Vielen Eishockey-Vertretern wäre es am liebsten, wenn es fortan nur noch um die organisatorischen Konsequenzen des Turnier-Entzugs gehen würde. Ursprünglich sollte jeweils eine Vorrunden-Achtergruppe in Minsk und in Riga/Lettland stattfinden und die Finalspiele dann in der belarussischen Hauptstadt. Jetzt ist die Frage, ob Lettland als alleiniger Ausrichter übernimmt oder ob Dänemark oder die Slowakei als Co-Gastgeber einspringen. Für die deutsche Nationalmannschaft ändert sich zunächst mal nichts, weil ihre Gruppenspiele ohnehin in Riga geplant waren. Aber jenseits organisatorischer Details ist für das Eishockey - trotz der Entscheidung vom Montagabend - das Verhalten der vergangenen Monate noch nicht erledigt.

Zu stark wird nachhallen, wie der Weltverband um seinen Präsidenten René Fasel an Belarus als Mit-Gastgeber festhielt - trotz des repressiven Vorgehens des Lukaschenko-Regimes gegen Demonstranten, trotz der Zehntausenden Verhaftungen, der Verletzten und der Todesfälle.
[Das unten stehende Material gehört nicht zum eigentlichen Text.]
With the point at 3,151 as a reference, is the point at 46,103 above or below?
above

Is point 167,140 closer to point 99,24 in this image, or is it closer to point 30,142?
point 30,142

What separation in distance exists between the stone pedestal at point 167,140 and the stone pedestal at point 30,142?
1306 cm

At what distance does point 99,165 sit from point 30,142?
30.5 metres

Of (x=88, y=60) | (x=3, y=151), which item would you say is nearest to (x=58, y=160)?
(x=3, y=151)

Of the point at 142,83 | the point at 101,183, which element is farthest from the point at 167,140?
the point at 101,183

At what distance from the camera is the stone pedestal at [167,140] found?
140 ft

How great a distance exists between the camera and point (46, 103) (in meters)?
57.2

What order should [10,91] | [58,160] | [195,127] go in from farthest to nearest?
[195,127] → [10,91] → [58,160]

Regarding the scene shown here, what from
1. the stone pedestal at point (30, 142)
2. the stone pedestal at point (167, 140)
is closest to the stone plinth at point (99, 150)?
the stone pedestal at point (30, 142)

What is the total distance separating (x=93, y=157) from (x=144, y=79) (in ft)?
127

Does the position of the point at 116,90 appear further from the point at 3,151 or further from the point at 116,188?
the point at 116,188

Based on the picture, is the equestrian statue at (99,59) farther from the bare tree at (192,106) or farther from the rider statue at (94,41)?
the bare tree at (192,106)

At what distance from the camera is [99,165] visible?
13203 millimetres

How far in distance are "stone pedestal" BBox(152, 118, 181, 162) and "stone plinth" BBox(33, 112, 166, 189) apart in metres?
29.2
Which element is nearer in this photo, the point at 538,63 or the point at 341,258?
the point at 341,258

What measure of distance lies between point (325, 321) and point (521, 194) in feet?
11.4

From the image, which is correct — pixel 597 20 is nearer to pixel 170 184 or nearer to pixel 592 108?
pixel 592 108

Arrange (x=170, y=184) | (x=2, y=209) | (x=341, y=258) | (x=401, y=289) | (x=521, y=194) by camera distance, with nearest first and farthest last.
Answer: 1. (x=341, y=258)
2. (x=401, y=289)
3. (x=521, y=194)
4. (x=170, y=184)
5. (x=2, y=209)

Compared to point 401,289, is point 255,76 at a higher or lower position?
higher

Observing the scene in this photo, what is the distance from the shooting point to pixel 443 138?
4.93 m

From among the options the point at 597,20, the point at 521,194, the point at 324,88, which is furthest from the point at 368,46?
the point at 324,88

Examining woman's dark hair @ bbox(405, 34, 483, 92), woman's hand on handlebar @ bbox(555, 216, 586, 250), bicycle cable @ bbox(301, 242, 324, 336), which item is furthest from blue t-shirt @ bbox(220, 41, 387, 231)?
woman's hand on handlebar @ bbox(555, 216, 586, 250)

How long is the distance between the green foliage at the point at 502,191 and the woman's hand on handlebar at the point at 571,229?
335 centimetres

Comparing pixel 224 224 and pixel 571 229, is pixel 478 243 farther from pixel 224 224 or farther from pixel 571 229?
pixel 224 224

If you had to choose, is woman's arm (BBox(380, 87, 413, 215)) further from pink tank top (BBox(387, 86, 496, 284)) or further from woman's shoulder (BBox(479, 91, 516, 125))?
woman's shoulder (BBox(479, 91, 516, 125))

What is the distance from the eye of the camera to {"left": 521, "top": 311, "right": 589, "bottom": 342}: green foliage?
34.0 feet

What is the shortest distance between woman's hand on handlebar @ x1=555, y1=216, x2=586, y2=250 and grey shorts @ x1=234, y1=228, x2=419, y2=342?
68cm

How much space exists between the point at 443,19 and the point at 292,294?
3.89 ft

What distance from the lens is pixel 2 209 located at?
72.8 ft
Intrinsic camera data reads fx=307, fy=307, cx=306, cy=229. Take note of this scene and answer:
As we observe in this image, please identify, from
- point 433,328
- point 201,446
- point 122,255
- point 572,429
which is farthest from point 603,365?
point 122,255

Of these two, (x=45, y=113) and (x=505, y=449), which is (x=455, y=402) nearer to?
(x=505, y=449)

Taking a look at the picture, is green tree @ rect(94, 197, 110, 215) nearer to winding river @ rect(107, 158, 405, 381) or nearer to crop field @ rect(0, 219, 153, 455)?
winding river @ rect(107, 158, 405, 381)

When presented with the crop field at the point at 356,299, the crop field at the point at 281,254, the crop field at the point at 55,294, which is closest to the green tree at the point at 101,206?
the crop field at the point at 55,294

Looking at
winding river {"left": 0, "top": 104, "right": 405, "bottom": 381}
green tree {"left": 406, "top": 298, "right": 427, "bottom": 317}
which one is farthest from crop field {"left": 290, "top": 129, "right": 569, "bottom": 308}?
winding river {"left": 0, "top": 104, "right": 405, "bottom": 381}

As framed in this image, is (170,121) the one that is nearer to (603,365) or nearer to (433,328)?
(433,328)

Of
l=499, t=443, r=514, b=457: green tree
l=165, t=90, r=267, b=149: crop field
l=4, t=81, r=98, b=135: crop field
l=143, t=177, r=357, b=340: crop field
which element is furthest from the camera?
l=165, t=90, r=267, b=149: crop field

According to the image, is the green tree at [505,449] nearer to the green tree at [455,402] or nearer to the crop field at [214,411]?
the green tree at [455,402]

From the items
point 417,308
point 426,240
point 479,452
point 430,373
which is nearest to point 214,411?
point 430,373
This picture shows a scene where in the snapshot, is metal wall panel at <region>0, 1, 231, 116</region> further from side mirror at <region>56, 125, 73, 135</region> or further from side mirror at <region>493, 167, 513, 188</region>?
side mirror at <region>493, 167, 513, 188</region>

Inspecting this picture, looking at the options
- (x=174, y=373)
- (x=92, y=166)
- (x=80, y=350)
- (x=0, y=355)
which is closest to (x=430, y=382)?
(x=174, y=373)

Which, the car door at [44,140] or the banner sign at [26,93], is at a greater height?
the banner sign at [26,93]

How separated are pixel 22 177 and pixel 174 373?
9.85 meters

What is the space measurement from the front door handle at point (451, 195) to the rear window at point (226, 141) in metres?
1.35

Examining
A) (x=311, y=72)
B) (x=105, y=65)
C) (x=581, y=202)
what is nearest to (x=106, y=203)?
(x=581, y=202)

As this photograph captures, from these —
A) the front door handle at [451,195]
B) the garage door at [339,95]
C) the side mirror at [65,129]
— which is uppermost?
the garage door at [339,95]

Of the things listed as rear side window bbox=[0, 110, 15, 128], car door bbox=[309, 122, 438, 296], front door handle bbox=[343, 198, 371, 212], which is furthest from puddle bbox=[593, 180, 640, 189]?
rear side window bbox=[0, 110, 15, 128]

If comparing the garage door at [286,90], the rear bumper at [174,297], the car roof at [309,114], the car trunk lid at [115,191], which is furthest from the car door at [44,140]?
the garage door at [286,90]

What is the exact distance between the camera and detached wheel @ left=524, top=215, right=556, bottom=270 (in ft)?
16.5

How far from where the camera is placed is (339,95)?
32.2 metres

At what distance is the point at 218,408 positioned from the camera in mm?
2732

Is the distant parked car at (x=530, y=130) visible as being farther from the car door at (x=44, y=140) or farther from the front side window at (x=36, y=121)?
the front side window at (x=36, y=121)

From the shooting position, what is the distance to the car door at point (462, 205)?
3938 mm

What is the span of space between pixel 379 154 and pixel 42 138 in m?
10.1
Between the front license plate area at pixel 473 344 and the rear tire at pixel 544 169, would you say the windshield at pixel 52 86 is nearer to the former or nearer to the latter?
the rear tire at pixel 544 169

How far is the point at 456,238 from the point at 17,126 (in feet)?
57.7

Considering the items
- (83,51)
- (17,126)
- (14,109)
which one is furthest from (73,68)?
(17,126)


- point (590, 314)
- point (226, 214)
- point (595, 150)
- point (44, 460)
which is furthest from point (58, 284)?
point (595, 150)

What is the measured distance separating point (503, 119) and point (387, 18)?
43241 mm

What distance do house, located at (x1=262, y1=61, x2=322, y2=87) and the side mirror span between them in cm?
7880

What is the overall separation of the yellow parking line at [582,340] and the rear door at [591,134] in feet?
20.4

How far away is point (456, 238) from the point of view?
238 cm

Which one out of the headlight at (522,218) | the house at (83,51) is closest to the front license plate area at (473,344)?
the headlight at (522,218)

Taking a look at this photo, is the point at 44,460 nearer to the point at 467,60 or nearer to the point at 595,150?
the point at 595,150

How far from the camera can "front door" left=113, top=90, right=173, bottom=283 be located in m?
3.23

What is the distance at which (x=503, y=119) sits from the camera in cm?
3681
Erst vor etwas mehr als einer Woche war Fasel nach Minsk gefahren, dort hatte er den Diktator herzlich umarmt.

Tschechische Medien berichten darüber, dass Belarus sogar eine Kompensation erhalten solle

Später räumte er zwar ein, dass dies ziemlich unpassend ausgesehen habe, aber dafür war die Absage am Montagabend wieder sehr bemerkenswert formuliert. Ausschließlich auf Sicherheitsgründe hob die IIHF dabei ab, "im Zusammenhang mit den zunehmenden politischen Unruhen sowie Covid-19". Die brutalen Menschenrechtsverletzungen erwähnte sie mit keinem Wort. Medienberichten zufolge soll Belarus sogar noch eine Kompensation erhalten - der Weltverband beantwortete eine Frage dazu nicht.

Die belarussischen Sportler des BSSF wiederum erinnerten in ihrer Stellungnahme vom Montagabend die IIHF und die Eishockey-Gemeinschaft daran, dass es dringend noch etwas braucht: eine detaillierte Untersuchung zum belarussischen Verbandspräsidenten Dimitrij Baskow. Dieser war nach Medienberichten daran beteiligt, einen Regimegegner zu verprügeln, der tags darauf an den Folgen verstarb - was er bestreitet. Dem Eishockey-Weltverband ist der Sachverhalt bekannt. Aber als sein Präsident Fasel vor Wochenfrist in Minsk weilte, ließ er sich noch gemeinsam mit diesem so schwer beschuldigten Verbandspräsidenten ablichten.